Guantanamo Bay is mentioned in Islamic State propaganda, though far less frequently and in a more obscure fashion than in propaganda put forward by AQ and AQAP. For example, the founder of the group that morphed into ISIS, Abu Musab al-Zarqawi, mentioned Guantanamo in a 2004 polemic against Muslims who condemned his brutal tactics: “They lied and claimed that [the beheading of Nick Berg] has distorted the image of Islam in the eyes of delicate Westerners, and that the world interacted with the Abu Ghurayb and Guantanamo crime and [the beheading] came to negatively affect this interaction and response from the world.” While Zarqawi does invoke the “crime” of Guantanamo, this reference seems relatively insignificant compared to his larger point—that Islamic moderates had acted dishonestly in condemning the beheading of Nick Berg.
Guantanamo plays a similarly minor role in Dabiq, the English-language magazine ISIS began publishing last year.

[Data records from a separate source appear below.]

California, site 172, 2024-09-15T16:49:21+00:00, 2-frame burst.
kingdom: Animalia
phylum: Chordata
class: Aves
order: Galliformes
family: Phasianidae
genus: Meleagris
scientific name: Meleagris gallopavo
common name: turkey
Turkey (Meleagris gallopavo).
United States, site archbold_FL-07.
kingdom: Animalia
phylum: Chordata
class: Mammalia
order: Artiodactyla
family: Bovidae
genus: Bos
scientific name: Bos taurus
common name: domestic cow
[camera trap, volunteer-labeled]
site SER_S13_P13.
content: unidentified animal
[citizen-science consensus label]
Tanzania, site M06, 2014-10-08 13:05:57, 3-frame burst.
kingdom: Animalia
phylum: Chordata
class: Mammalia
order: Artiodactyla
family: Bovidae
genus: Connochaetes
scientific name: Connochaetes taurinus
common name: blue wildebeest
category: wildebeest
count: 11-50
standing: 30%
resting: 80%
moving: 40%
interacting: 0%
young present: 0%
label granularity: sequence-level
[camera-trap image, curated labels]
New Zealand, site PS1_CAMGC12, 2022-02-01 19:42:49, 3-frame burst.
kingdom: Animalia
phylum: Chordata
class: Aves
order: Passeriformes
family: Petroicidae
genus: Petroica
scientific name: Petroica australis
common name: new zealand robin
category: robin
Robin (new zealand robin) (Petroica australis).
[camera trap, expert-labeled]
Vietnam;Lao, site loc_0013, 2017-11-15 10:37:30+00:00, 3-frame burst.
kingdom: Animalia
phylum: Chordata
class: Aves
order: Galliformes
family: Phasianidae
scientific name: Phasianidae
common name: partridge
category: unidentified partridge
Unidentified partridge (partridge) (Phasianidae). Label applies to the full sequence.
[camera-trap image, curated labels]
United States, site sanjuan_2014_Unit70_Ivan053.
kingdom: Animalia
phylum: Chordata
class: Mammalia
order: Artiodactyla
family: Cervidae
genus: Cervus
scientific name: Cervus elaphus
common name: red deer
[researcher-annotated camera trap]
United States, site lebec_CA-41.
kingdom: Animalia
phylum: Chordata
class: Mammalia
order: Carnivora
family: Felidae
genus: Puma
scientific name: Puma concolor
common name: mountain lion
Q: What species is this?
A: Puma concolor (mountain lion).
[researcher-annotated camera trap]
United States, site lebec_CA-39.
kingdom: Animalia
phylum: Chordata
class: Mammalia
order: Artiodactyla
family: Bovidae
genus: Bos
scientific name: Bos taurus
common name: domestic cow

The facility appears in just four of its nine issues, and in one of those issues, the sole mention is tucked into a footnote.
And yet President Obama is fear-mongering about Gitmo remaining open:
President Obama said Thursday that the Guantanamo Bay detention facility is helping the Islamic State in Iraq and Syria (ISIS) create new terrorists.
“Guantanamo has been an enormous recruitment tool for organizations like ISIL,” he said during a press conference in Manila, the Philippines, using the administration’s preferred acronym for the extremist group.
“It is part of how they rationalize and justify their demented, sick perpetration of violence on innocent people,” Obama said.
I think it’s more a sticking pointing in the president wanting to fulfill a campaign promise and cement his legacy.
Has Club Gitmo really been all that bad? Or just a victim of bad PR rap?
Courting Disaster, pg 283-4:
There have been more than a dozen major reviews of U.S. detention operations in the war on terror- led by twelve active duty generals and admirals, a former Air Force General, former Democratic and Republican Secretaries of Defense, and a former Member of Congress. None of these reviews found a pattern of abuse at Guantanamo or anywhere else. And all rejected claims of a government policy directing, encouraging, or condoning torture in any theater of the war on terror.
On a previous post regarding the shell game of Gitmo-Bagram, I wrote:
About 50,000 individuals have been held in detention facilities by the U.S. in the war on terror. Of these, there have been about 300 allegations of abuses filed. Even if all of these were proven true (many are shown to be otherwise), that would still account for around .6% of all detentions. According to Admiral Albert T. Church III’s independent investigation into detention facility operations, “the vast majority of detainees held by U.S. forces during the Global War on Terror have been treated humanely.”